Set task =>
Render each line of the records below as an item in a numbered list, omitting blank lines and leaving out the pictures.
________________
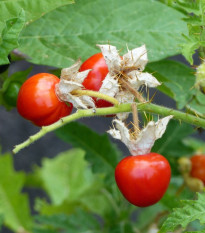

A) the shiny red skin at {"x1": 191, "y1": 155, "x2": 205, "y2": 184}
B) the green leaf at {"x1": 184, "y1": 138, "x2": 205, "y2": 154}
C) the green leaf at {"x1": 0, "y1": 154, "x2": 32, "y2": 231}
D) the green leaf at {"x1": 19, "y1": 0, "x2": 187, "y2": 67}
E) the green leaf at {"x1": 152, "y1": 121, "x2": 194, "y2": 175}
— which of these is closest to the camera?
________________
Output below =>
1. A) the shiny red skin at {"x1": 191, "y1": 155, "x2": 205, "y2": 184}
2. B) the green leaf at {"x1": 184, "y1": 138, "x2": 205, "y2": 154}
3. C) the green leaf at {"x1": 0, "y1": 154, "x2": 32, "y2": 231}
4. D) the green leaf at {"x1": 19, "y1": 0, "x2": 187, "y2": 67}
5. E) the green leaf at {"x1": 152, "y1": 121, "x2": 194, "y2": 175}
6. — which of these is closest to the camera?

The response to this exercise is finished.